Customer Service, Free Shipping Make for a Jolly Online Holiday

Shopzilla.com, the popular comparison-shopping search site formerly known as BizRate.com, recently announced its sixth annual Circle of Excellence Award winners. The award recognizes the best online retailers in customer satisfaction, as judged by customers. This year, 50 online retailers (out of several hundred nominees) received the award, with the following apparel and accessories sites among those taking home honors:

Bealls Department Stores, www.beallsflorida.com

ChoiceShirts, www.choiceshirts.com

Hatworld, www.lids.com

Shoebuy.com, www.shoebuy.com

Shoes.com, www.shoes.com

Zappos.com, www.zappos.com

To look at these sites, none of them would win any awards for design or graphic sophistication. They are busy and cluttered with merchandise, but they function well, and Shopzilla’s emphasis is on customer service and what creates and cultivates happy repeat customers.

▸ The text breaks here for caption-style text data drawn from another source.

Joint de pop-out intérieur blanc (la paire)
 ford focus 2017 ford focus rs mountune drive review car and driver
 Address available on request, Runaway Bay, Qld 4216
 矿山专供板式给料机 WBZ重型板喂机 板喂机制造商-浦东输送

Shopzilla Chairman Chuck Davis summarized the program: “Smart retailers have long figured out that good service equals sales. If it were not for the exceptional quality of service these retailers have provided consumers, online spending would not have flourished to the extent it has over the last 10 years of e-commerce. The BizRate Research Circle of Excellence Awards serve to acknowledge those industry-leading retailers who make their customers a priority and raise the industry bar at the same time.”

Gauging Holiday moods

Shopzilla is not just a comparison-shopping portal. It also conducts online marketing research. Just released, the Online Holiday Mood Study reports that this year’s most popular promotion will be free shipping. Indeed, 79 percent of online retailers plan to offer free shipping during the Holiday season, according to the study’s findings, perfectly in line with consumers’ desires—79 percent said that free shipping is an important factor in making online purchases.

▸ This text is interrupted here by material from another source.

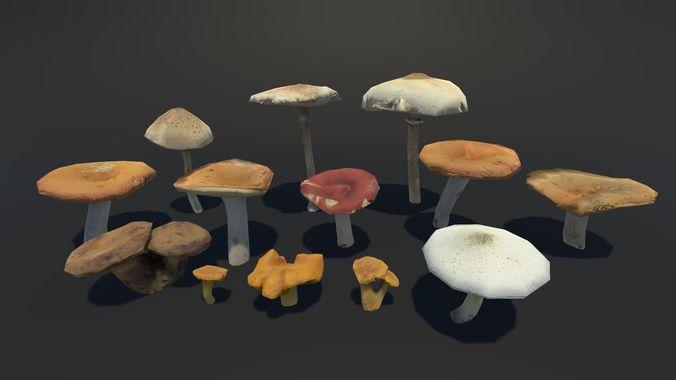 forest mushrooms vol 2 3d model fbx 1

“Online shoppers are clearly motivated by promotions like free shipping, gifts with purchase and special online offers,” said Scott Silverman, executive director of Shop.org, the Washington, D.C.–based online research division of the National Retail Federation. “These promotions will enable customers to save money while helping retailers maximize their Holiday sales. And, because companies have planned for them as part of their overall marketing strategy, these promotions will not come at the expense of profits.”

This year, online retailers are expecting a very jolly Holiday, as all of the companies surveyed expect to see online sales increase over 2004. Some online retailers are expecting big gains, with 19 percent expecting Holiday sales to double over 2004. Another 54 percent expect to see growth of up to 20 percent.

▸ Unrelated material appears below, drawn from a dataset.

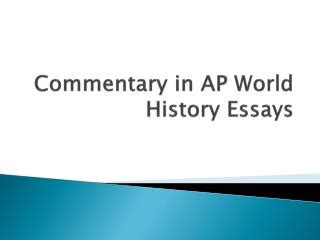 General sentences for essay writing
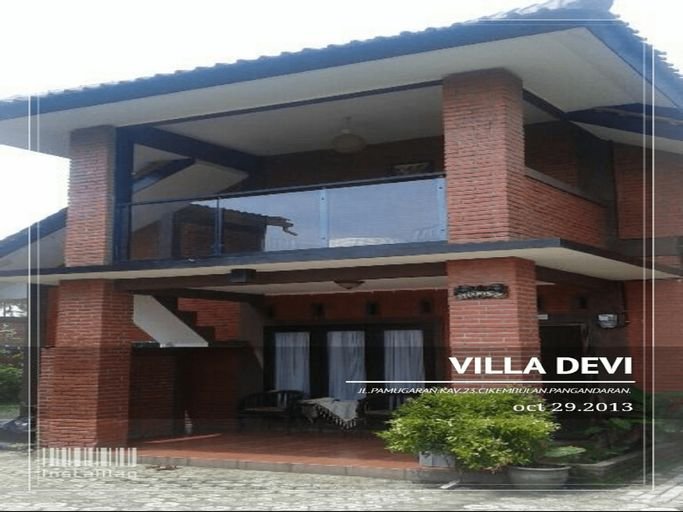 Villa Devi, Pangandaran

Many multi-channel retailers said they planned to begin their Holiday marketing earlier this year, timing their promotions with the shopping patterns of their customers. According to the survey, 28 percent will have started earlier than last year, with 60 percent having planned to begin by the end of last month. This is closely in line with consumers’ shopping habits, as half of consumers surveyed said they start their online Holiday shopping by the end of October. And 21 percent of consumers said they planned to start their Holiday online shopping earlier this year than last.

More than half of consumers (56 percent) said they typically begin shopping for a particular item or gift at specific merchants’ Web sites, but another 37 percent said they would start with a search engine, comparison-shopping site or an auction site/shopping portal. In addition, 29 percent of online shoppers said they would start their shopping via stores or catalogs.

The advertising payoff

Recognizing that consumers are using a variety of tools to research products and compare prices, online retailers are raising their investment in search-engine marketing this Holiday season, with 70 percent of companies planning to increase their emphasis on paid-listing search-engine marketing.

“Consumers are getting smarter when it comes to how they use the Internet. Shoppers not only buy merchandise from specific retailers, but they increasingly research and compare prices using aggregator sites,” said Davis of Shopzilla. “Retailers understand that they need to focus some of their marketing efforts on online shopping tools, where many consumers start their shopping.”

Online retailers will not only rely on the Internet to market their Web sites during the Holidays, but according to the survey, 92 percent of pure-play (online-only) retailers will advertise offline this year, too, compared with 93 percent of multichannel merchants.

About 63 percent of online retailers will use catalog mailings, 61 percent will use in-store materials and 59 percent will use direct mail to drive traffic to their sites. Many online retailers will also be investing in print and broadcast media: 54 percent in magazines, 41 percent in newspapers, 35 percent in television and 32 percent in radio.